Document section
________________________________________

HOMER (?8th century B.C.). Opera, in Greek. Edited by Demetrius Chalcondylas (1423-1511). Florence: [Printer of Virgil (C 6061), perhaps Bartolommeo di Libri, and] Demetrius Damilas for the brothers Bernardus and Nerius Nerlius (with the financial support of Giovanni Acciaiuoli), 9 December 1488 [but not published before 13 January 1488/89, date of the dedication].
2 volumes, median 2° (325 x 235mm). Collation: [Vol. I:] A-D8 E10 (A1r Bernardo Nerli's dedicatory letter to Piero de' Medici in Latin, A1v editor's preface in Greek, A3r Herodotus' life of Homer, B1r Plutarch's life of Homer, E7v Dio Cassius' oration on Homer, E9v-10 blank); 2A-Z ET \\j8 \\a8 (Iliad). 250 leaves. [Vol. II:] AA-ZZ8 ETET6 (AA1r Odyssey, XX2r Batrachomyomachia, XX6r Hymns to Apollo, ETET5v colophon in Greek, ETET6 blank). 189 leaves (of 190, without final blank). 39 lines. Types: text 121Gk (recast by Damilas on a larger body, with the addition of a few sorts, from the same matrices as Paravisinus type 1:117Gk), dedication 96R (Di Libri type 1), signatures 110R (Printer of Benignus type 1). 10-, 8-, 3- and 2-line initial spaces. Dark olive crushed morocco by Marius Michel, olive morocco doublures with a semé of fleurs-de-lis, vellum flyleaves, gilt edges (very minor scuffing); modern half-morocco solander box. Provenance: occasional notes in a contemporary humanist hand (washed) -- Lyons, University library (stamp and 1843 release stamp) -- Constantine Radoulesco (booklabel, monogram stamp) -- H. Bradley Martin (bookplate, sale Sotheby's NY, 14 June 1900, lot 3355) -- J.R. Ritman, Amsterdam (Bibliotheca Philosophica Hermetica bookplate; sale Sotheby's, 5 December 2001, lot 60).

________________________________________

Rewrite everything in the Homer edition description from "HOMER (?8th century" down to "of the dedication].", swapping "Florence" for "Venice".

Information provided
________________________________________

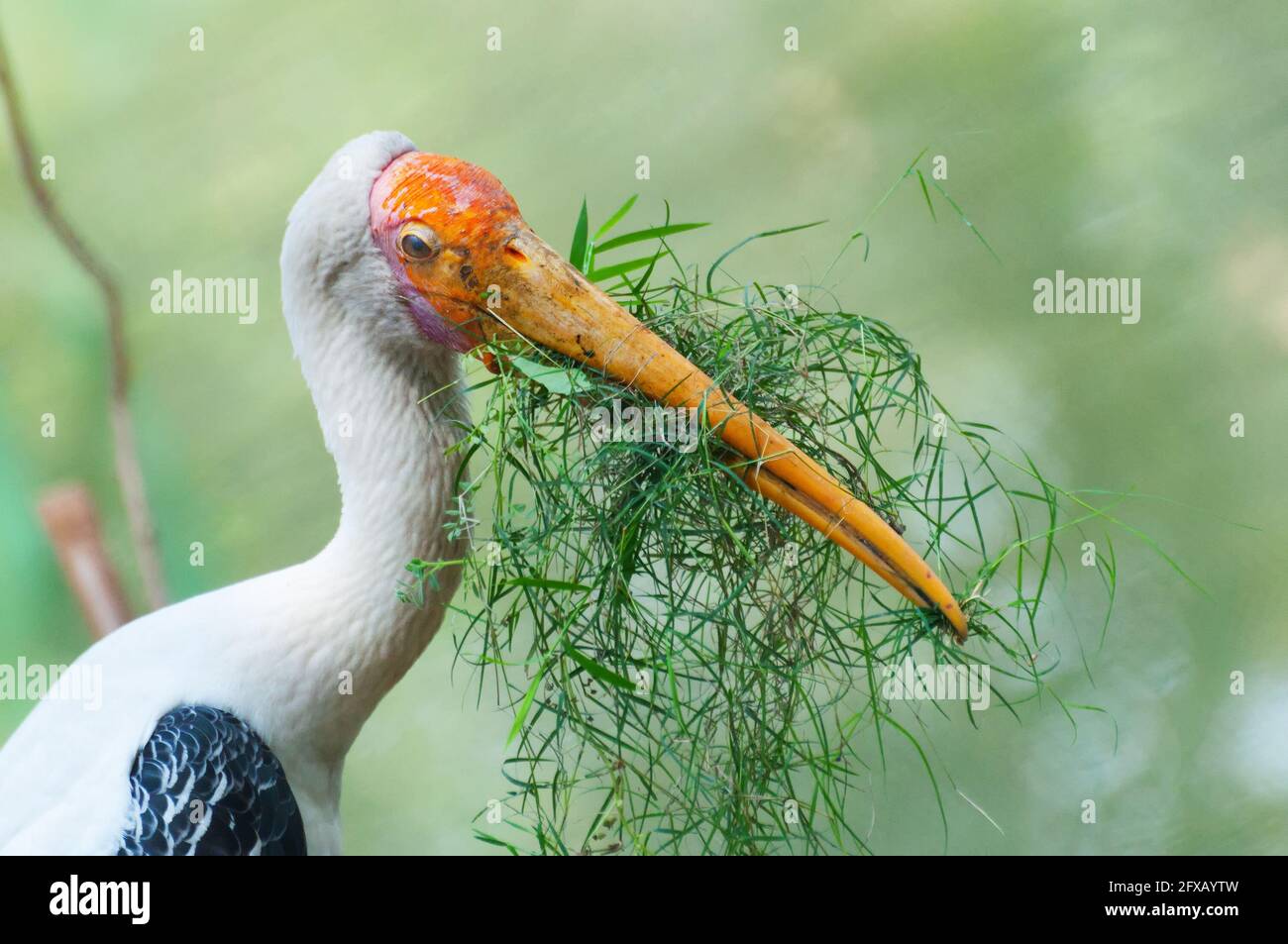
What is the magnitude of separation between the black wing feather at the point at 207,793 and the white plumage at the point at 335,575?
0.04 meters

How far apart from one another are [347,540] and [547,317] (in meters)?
0.29

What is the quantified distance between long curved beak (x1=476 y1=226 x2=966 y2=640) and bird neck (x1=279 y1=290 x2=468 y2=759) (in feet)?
0.39

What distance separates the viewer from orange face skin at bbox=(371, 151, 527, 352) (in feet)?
3.46

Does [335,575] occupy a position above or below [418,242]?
below

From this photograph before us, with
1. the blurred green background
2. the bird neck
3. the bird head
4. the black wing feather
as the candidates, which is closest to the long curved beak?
the bird head

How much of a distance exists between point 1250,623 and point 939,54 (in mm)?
999

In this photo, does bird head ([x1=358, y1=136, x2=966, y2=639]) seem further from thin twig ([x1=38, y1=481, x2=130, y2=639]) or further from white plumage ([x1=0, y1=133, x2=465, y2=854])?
thin twig ([x1=38, y1=481, x2=130, y2=639])

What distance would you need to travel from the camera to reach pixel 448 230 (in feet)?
3.45

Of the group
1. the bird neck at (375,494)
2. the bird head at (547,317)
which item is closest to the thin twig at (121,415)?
the bird neck at (375,494)

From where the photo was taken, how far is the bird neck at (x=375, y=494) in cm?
111

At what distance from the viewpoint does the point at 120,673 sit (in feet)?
3.72

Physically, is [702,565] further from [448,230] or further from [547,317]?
[448,230]

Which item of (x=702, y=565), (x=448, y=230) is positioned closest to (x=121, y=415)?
(x=448, y=230)
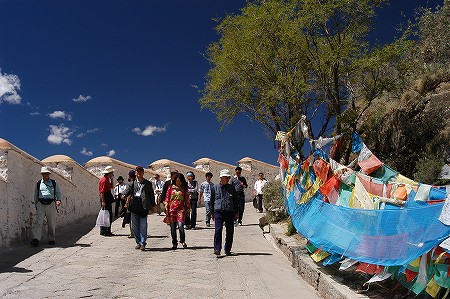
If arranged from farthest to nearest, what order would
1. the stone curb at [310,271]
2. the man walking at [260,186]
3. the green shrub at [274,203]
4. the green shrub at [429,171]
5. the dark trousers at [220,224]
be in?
the man walking at [260,186] < the green shrub at [274,203] < the green shrub at [429,171] < the dark trousers at [220,224] < the stone curb at [310,271]

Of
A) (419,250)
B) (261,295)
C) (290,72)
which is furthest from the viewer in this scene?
(290,72)

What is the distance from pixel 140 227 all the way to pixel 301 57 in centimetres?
831

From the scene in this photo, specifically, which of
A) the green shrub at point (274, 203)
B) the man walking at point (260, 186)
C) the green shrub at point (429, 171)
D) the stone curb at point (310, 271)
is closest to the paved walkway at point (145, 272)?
the stone curb at point (310, 271)

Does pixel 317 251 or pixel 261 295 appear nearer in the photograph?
pixel 261 295

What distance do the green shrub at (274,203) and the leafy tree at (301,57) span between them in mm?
1796

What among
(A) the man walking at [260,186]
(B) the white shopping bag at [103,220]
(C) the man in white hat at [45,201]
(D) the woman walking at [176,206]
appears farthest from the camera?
(A) the man walking at [260,186]

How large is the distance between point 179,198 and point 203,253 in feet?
4.40

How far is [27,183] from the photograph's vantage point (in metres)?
10.5

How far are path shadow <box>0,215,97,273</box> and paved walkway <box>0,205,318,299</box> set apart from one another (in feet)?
0.05

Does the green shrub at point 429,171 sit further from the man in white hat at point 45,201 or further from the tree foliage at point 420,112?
the man in white hat at point 45,201

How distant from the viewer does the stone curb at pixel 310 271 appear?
5509 mm

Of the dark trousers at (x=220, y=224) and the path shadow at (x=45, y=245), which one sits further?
the dark trousers at (x=220, y=224)

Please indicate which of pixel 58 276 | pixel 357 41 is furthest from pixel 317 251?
pixel 357 41

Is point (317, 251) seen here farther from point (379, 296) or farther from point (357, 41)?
point (357, 41)
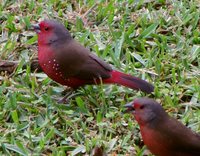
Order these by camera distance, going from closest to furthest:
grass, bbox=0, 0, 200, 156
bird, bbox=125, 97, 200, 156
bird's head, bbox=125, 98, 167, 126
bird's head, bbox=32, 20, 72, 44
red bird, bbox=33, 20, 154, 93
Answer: bird, bbox=125, 97, 200, 156
bird's head, bbox=125, 98, 167, 126
grass, bbox=0, 0, 200, 156
red bird, bbox=33, 20, 154, 93
bird's head, bbox=32, 20, 72, 44

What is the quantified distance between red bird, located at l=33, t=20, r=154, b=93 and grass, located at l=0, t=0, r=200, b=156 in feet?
0.49

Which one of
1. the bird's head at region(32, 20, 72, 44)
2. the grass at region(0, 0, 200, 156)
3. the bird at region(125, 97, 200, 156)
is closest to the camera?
the bird at region(125, 97, 200, 156)

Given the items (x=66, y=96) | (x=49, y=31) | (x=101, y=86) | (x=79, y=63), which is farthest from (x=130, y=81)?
(x=49, y=31)

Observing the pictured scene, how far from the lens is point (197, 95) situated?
613cm

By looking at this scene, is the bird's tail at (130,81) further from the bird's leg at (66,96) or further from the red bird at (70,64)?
the bird's leg at (66,96)

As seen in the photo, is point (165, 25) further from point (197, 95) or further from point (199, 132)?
point (199, 132)

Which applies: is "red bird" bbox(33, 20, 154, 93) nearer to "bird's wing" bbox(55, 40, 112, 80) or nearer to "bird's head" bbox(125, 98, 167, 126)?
"bird's wing" bbox(55, 40, 112, 80)

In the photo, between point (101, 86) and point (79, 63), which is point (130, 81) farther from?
point (79, 63)

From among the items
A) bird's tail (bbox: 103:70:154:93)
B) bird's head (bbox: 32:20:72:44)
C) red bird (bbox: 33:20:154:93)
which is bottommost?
bird's tail (bbox: 103:70:154:93)

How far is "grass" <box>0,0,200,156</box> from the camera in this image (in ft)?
18.6

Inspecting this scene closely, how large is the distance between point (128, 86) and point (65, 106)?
1.81ft

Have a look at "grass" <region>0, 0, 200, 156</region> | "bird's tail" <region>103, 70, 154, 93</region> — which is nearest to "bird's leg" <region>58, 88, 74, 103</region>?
"grass" <region>0, 0, 200, 156</region>

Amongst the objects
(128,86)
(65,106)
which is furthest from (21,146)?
(128,86)

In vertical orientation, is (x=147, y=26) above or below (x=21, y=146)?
above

________________________________________

Solution below
HOMER (?8th century B.C.). Opera, in Greek. Edited by Demetrius Chalcondylas (1423-1511). Venice: [Printer of Virgil (C 6061), perhaps Bartolommeo di Libri, and] Demetrius Damilas for the brothers Bernardus and Nerius Nerlius (with the financial support of Giovanni Acciaiuoli), 9 December 1488 [but not published before 13 January 1488/89, date of the dedication].